Your assignment :: The records sit below this line. Repeat all of them exactly.

Crawled caption data ::
-.-.-

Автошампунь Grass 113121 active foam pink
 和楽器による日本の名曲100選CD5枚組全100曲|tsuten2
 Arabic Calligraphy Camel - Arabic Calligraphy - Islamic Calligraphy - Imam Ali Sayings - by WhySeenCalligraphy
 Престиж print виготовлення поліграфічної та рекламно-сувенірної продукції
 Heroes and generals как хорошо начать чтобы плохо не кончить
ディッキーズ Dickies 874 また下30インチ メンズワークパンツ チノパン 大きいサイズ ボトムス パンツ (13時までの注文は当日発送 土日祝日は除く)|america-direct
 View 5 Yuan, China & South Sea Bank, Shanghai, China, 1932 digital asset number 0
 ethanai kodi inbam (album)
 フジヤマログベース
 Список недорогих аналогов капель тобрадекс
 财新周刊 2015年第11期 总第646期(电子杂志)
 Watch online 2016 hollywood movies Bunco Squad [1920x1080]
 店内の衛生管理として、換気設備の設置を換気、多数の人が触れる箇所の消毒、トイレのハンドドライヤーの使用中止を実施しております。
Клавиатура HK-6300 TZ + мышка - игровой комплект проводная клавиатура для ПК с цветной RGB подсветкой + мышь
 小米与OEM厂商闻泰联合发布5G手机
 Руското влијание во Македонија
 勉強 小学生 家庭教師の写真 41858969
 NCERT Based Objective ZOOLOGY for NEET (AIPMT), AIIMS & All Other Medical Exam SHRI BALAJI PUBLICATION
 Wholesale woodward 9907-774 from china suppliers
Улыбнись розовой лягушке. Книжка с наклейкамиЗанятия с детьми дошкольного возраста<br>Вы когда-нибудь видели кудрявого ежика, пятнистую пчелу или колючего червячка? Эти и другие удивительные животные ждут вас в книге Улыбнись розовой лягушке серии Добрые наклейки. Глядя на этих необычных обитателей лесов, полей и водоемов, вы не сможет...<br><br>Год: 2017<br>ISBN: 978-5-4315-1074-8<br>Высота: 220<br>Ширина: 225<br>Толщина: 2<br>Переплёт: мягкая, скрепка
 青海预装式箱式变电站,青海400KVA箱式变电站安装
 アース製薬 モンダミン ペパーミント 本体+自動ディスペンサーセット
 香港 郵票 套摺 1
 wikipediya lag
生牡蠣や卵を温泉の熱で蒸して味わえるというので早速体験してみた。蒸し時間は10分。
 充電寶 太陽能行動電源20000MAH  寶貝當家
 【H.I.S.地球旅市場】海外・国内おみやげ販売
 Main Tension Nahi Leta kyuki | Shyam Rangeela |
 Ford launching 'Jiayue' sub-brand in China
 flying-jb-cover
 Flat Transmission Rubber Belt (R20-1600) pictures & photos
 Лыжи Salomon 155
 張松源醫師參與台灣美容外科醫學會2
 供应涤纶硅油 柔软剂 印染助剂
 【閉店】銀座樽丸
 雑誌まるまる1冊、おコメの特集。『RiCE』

-.-.-

Exercise answer ::
Автошампунь Grass 113121 active foam pink
 和楽器による日本の名曲100選CD5枚組全100曲|tsuten2
 Arabic Calligraphy Camel - Arabic Calligraphy - Islamic Calligraphy - Imam Ali Sayings - by WhySeenCalligraphy
 Престиж print виготовлення поліграфічної та рекламно-сувенірної продукції
 Heroes and generals как хорошо начать чтобы плохо не кончить
ディッキーズ Dickies 874 また下30インチ メンズワークパンツ チノパン 大きいサイズ ボトムス パンツ (13時までの注文は当日発送 土日祝日は除く)|america-direct
 View 5 Yuan, China & South Sea Bank, Shanghai, China, 1932 digital asset number 0
 ethanai kodi inbam (album)
 フジヤマログベース
 Список недорогих аналогов капель тобрадекс
 财新周刊 2015年第11期 总第646期(电子杂志)
 Watch online 2016 hollywood movies Bunco Squad [1920x1080]
 店内の衛生管理として、換気設備の設置を換気、多数の人が触れる箇所の消毒、トイレのハンドドライヤーの使用中止を実施しております。
Клавиатура HK-6300 TZ + мышка - игровой комплект проводная клавиатура для ПК с цветной RGB подсветкой + мышь
 小米与OEM厂商闻泰联合发布5G手机
 Руското влијание во Македонија
 勉強 小学生 家庭教師の写真 41858969
 NCERT Based Objective ZOOLOGY for NEET (AIPMT), AIIMS & All Other Medical Exam SHRI BALAJI PUBLICATION
 Wholesale woodward 9907-774 from china suppliers
Улыбнись розовой лягушке. Книжка с наклейкамиЗанятия с детьми дошкольного возраста<br>Вы когда-нибудь видели кудрявого ежика, пятнистую пчелу или колючего червячка? Эти и другие удивительные животные ждут вас в книге Улыбнись розовой лягушке серии Добрые наклейки. Глядя на этих необычных обитателей лесов, полей и водоемов, вы не сможет...<br><br>Год: 2017<br>ISBN: 978-5-4315-1074-8<br>Высота: 220<br>Ширина: 225<br>Толщина: 2<br>Переплёт: мягкая, скрепка
 青海预装式箱式变电站,青海400KVA箱式变电站安装
 アース製薬 モンダミン ペパーミント 本体+自動ディスペンサーセット
 香港 郵票 套摺 1
 wikipediya lag
生牡蠣や卵を温泉の熱で蒸して味わえるというので早速体験してみた。蒸し時間は10分。
 充電寶 太陽能行動電源20000MAH  寶貝當家
 【H.I.S.地球旅市場】海外・国内おみやげ販売
 Main Tension Nahi Leta kyuki | Shyam Rangeela |
 Ford launching 'Jiayue' sub-brand in China
 flying-jb-cover
 Flat Transmission Rubber Belt (R20-1600) pictures & photos
 Лыжи Salomon 155
 張松源醫師參與台灣美容外科醫學會2
 供应涤纶硅油 柔软剂 印染助剂
 【閉店】銀座樽丸
 雑誌まるまる1冊、おコメの特集。『RiCE』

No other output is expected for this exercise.